The appellate court here sought to distinguish this defendant’s case from Harrison and concluded that the defendant was not induced to testify by the admission of the illegally obtained confession. It is a conclusion with which we cannot agree. We judge that the State did not meet its burden of proving that the wrongful conduct of its agents did not induce the defendant to testify. The State had introduced his wrongfully obtained written confession and evidence of his oral statements to police officers. In addition, certain physical evidence, a pair of pants and a portable television set taken from the store and a pair of blood-stained gym shoes, had been wrongfully admitted into evidence. (Its admission was error because the police learned of this evidence from their illegal interrogation of the defendant.) It would not be unreasonable to conclude that the defendant was impelled to take the stand and in a tactic of desperation admit the burglary, the lesser offense, in an attempt to avoid being convicted of murder.

◆ **Work instruction**
Which pieces of physical evidence does the court opinion excerpt say were wrongfully admitted?

◆ **Listed entries**
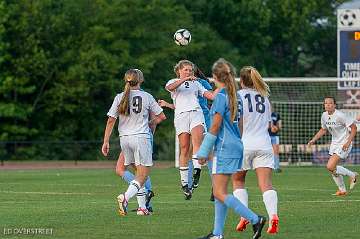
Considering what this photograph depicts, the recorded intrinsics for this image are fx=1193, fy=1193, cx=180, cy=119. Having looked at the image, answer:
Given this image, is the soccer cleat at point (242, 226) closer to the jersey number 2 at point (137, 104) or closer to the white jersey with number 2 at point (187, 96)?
the jersey number 2 at point (137, 104)

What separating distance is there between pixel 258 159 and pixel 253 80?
949mm

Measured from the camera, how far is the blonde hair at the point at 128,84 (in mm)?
16484

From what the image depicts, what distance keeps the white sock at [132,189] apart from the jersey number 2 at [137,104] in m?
1.01

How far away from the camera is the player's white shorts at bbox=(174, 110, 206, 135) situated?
20.2 meters

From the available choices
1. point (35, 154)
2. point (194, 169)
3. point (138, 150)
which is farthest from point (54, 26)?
point (138, 150)

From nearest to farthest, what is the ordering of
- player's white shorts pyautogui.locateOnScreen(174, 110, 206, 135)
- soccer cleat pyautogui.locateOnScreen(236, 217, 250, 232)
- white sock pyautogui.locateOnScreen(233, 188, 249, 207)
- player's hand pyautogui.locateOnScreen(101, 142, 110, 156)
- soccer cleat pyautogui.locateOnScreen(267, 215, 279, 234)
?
soccer cleat pyautogui.locateOnScreen(267, 215, 279, 234) → white sock pyautogui.locateOnScreen(233, 188, 249, 207) → soccer cleat pyautogui.locateOnScreen(236, 217, 250, 232) → player's hand pyautogui.locateOnScreen(101, 142, 110, 156) → player's white shorts pyautogui.locateOnScreen(174, 110, 206, 135)

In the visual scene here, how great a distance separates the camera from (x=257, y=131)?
1427 cm

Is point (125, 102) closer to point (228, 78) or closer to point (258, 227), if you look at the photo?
point (228, 78)

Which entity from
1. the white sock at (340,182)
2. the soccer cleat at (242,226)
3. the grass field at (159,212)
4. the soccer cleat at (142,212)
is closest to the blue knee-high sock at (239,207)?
the grass field at (159,212)

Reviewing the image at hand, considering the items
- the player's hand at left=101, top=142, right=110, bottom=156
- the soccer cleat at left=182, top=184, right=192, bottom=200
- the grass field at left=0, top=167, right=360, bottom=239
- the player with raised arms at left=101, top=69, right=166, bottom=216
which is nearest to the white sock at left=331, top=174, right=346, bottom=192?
the grass field at left=0, top=167, right=360, bottom=239

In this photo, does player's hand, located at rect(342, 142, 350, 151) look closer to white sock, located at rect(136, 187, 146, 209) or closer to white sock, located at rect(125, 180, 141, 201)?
white sock, located at rect(136, 187, 146, 209)

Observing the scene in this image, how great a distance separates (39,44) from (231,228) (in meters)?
38.6

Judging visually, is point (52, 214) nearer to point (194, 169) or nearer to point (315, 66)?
point (194, 169)

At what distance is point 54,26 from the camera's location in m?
52.7
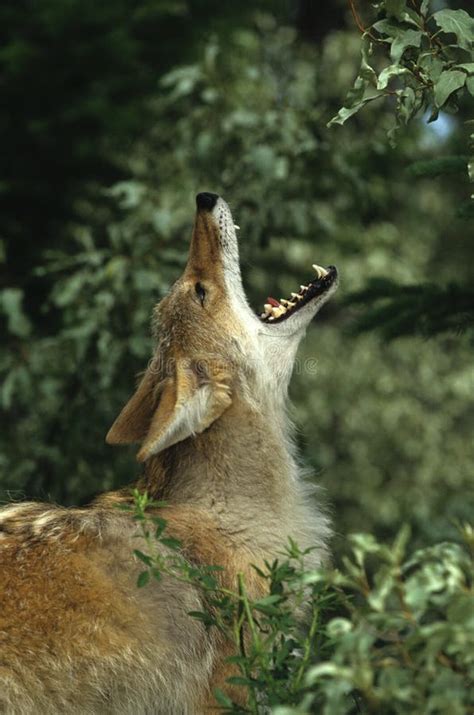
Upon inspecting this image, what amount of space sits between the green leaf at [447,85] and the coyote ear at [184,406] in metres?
1.46

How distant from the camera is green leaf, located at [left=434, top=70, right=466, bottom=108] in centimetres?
350

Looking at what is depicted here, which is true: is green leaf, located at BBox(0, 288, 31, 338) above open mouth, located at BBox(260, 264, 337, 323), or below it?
above

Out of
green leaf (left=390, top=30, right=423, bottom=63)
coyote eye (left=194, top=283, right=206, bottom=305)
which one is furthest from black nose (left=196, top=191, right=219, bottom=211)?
green leaf (left=390, top=30, right=423, bottom=63)

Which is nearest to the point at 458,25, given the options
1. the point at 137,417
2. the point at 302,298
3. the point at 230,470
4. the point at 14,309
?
the point at 302,298

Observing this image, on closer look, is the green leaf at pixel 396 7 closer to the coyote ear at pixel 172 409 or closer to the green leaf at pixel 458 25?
the green leaf at pixel 458 25

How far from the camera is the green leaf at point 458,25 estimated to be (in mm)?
3508

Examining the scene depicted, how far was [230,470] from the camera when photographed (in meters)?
4.70

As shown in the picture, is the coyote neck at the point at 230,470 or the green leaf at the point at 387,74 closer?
the green leaf at the point at 387,74

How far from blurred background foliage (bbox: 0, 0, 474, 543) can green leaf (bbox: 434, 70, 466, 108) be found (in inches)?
81.7

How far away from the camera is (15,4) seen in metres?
8.67

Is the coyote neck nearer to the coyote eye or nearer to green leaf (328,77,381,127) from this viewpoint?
the coyote eye

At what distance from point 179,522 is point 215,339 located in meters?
0.78

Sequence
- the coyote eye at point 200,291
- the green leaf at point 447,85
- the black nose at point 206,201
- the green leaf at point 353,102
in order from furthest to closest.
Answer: the black nose at point 206,201
the coyote eye at point 200,291
the green leaf at point 353,102
the green leaf at point 447,85

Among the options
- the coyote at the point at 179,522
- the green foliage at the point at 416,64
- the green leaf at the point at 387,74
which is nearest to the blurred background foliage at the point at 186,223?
the coyote at the point at 179,522
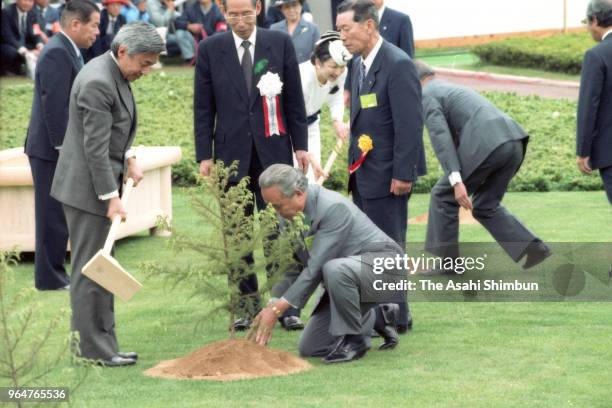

◆ **Answer**
A pair of pants and a portable television set taken from the store, and a pair of blood-stained gym shoes.